Poem for a Tuesday — “The Dogs in Dutch Paintings” by David Graham
How shall I not love them, snoozing
right through the Annunciation? They inhabit
the outskirts of every importance, sprawl
dead center in each oblivious household.
They’re digging at fleas or snapping at scraps,
dozing with noble abandon while a boy
bells their tails. Often they present their rumps
in the foreground of some martyrdom.
What Christ could lean so unconcernedly
against a table leg, the feast above continuing?
Could the Virgin in her joy match this grace
as a hound sagely ponders an upturned turtle?
No scholar at his huge book will capture
my eye so well as the skinny haunches,
the frazzled tails and serene optimism
of the least of these mutts, curled
in the corners of the world’s dazzlement.
— in 180 More Extraordinary Poems for Every Day, ed.
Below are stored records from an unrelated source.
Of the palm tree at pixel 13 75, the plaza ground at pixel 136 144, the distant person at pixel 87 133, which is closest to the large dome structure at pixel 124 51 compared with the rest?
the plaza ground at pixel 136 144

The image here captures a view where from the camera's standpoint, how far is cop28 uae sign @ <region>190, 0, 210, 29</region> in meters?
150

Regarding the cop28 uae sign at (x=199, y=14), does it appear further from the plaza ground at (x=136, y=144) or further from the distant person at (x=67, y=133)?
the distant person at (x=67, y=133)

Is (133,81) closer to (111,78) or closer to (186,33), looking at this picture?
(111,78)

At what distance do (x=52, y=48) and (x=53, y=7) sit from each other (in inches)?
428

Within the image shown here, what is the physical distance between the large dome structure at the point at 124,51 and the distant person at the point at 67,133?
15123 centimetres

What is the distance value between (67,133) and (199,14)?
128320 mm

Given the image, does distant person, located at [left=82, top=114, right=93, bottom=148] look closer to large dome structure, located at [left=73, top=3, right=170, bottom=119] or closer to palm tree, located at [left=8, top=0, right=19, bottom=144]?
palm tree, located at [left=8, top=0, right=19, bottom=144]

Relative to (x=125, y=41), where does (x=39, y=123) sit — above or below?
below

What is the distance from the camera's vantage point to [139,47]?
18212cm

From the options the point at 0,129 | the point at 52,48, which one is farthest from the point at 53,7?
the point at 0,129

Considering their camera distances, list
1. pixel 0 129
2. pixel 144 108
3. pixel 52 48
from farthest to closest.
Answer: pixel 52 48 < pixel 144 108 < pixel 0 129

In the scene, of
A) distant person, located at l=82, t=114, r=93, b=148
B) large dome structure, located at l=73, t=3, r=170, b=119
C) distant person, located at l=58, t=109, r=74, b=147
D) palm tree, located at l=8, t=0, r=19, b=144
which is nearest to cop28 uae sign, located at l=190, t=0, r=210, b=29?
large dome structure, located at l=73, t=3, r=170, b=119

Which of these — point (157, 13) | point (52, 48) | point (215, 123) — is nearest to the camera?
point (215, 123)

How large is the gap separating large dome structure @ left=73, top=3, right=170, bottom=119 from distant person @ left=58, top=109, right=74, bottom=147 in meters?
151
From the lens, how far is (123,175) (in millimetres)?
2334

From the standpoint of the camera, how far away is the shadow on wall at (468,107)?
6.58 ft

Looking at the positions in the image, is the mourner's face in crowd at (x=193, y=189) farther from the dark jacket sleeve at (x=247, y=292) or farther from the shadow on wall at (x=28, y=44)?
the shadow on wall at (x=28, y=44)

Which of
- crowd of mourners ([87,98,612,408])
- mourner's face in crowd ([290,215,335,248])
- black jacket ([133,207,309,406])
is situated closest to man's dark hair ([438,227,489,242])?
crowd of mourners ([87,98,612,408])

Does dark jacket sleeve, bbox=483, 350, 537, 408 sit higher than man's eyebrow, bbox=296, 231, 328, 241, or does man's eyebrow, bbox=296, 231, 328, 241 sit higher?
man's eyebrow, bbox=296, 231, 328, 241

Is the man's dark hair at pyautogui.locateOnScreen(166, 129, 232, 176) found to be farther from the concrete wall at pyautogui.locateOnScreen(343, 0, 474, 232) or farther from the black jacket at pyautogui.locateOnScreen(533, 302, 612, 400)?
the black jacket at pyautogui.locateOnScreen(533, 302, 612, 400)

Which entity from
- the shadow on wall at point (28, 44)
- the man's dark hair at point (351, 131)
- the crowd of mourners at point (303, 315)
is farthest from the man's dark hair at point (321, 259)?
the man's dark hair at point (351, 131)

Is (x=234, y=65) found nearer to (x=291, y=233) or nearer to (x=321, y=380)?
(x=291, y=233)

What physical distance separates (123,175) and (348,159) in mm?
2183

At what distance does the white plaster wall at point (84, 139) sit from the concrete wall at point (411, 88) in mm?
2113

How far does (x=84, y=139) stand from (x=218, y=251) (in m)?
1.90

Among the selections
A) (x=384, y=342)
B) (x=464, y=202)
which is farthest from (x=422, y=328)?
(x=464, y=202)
Billy Collins. New York: Random House, 2005, p. 160.
David Graham is a teacher, writer, and poet. For twenty-eight years, he taught English literature and writing for Ripon College in Wisconsin. He was selected to serve as Resident Poet, as well as faculty member, at The Frost Place, a nonprofit educational center for poetry and the arts based at Robert Frost’s old homestead in Franconia, New Hampshire. Retired now, Graham lives on the southern edge of the Adirondack Park in Glens Falls, New York. He writes a monthly column, “Poetic License,” on poetry and poets for Verse-Virtual, an online community journal of poetry. He has written nine books of poetry. The most recent The Honey of Earth is available now from Terrapin Books.

“The Arnolfini Portrait” by Jan Vam Eyck, 1434.